Furthermore, the different embodiments can take the form of a computer program product accessible from a computer usable or computer readable medium providing program code for use by or in connection with a computer or any device or system that executes instructions. For the purposes of this disclosure, a computer usable or computer readable medium can generally be any tangible apparatus that can contain, store, communicate, propagate, or transport the program for use by or in connection with the instruction execution system, apparatus, or device.

The computer usable or computer readable medium can be, for example, without limitation an electronic, magnetic, optical, electromagnetic, infrared, or semiconductor system, or a propagation medium. Non- limiting examples of a computer readable medium include a semiconductor or solid state memory, magnetic tape, a removable computer diskette, a random access memory (RAM) , a read-only memory (ROM) , a rigid magnetic disk, and an optical disk. Optical disks may include compact disk - read only memory (CD-ROM) , compact disk - read/write (CD-R/W) and DVD.

Further, a computer usable or computer readable medium may contain or store a computer readable or usable program code such that when the computer readable or usable program code is executed on a computer, the execution of this computer readable or usable program code causes the computer to transmit another computer readable or usable program code over a communications link. This communications link may use a medium that is, for example, without limitation, physical or wireless. A data processing system suitable for storing and/or executing computer readable or computer usable program code will include one or more processors coupled directly or indirectly to memory elements through a communications fabric, such as a system bus. The memory elements may include local memory employed during actual execution of the program code, bulk storage, and cache memories which provide temporary storage of at least some computer readable or computer usable program code to reduce the number of times code may be retrieved from bulk storage during execution of the code. Input/output or I/O devices can be coupled to the system either directly or through intervening I/O controllers. These devices may include, for example, without limitation, keyboards, touch screen displays, and pointing devices. Different communications adapters may also be coupled to the system to enable the data processing system to become coupled to other data processing systems or remote printers or storage devices through intervening private or public networks. Non-limiting examples are modems and network adapters are just a few of the currently available types of communications adapters.

The description of the different advantageous embodiments has been presented for purposes of illustration and description, and is not intended to be exhaustive or limited to the embodiments in the form disclosed. Many modifications and variations will be apparent to those of ordinary skill in the art.
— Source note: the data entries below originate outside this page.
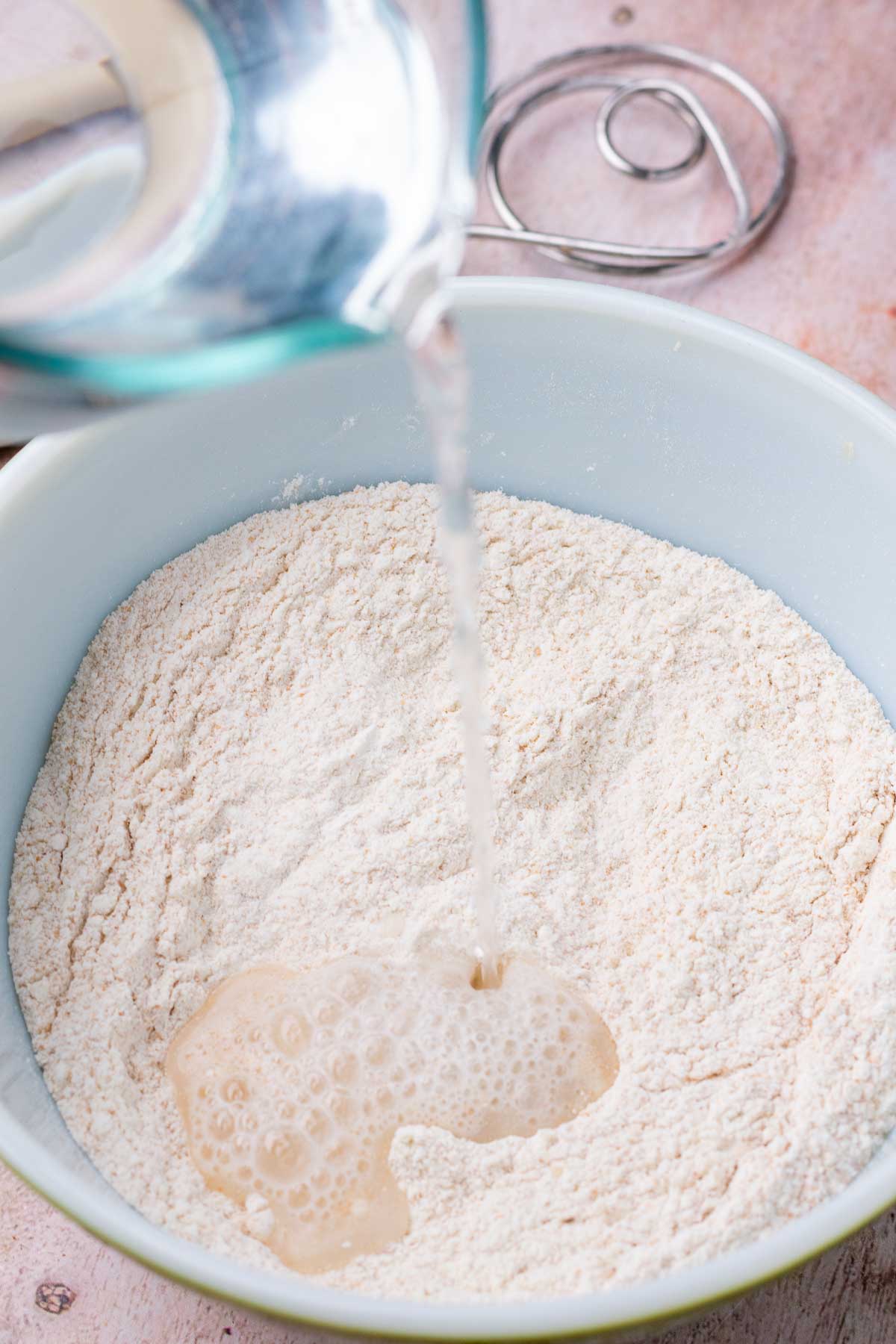 Pouring water into bowl of flour for autolyse.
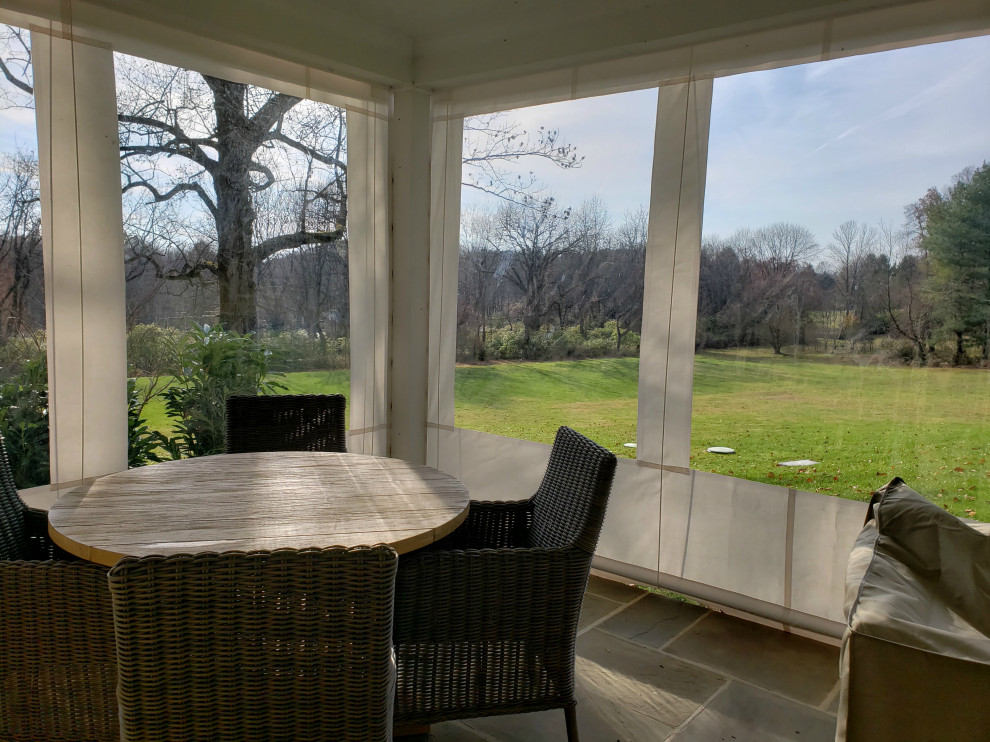 Photo of a large rural back screened veranda in Philadelphia with an awning.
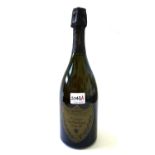 A bottle of Cuvee Dom Perignon 1985 vintage champagne in presentation box.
Further, different advantageous embodiments may provide different advantages as compared to other advantageous embodiments .

The embodiment or embodiments selected are chosen and described in order to best explain the principles of the embodiments, the practical application, and to enable others of ordinary skill in the art to understand the disclosure for various embodiments with various modifications as are suited to the particular use contemplated.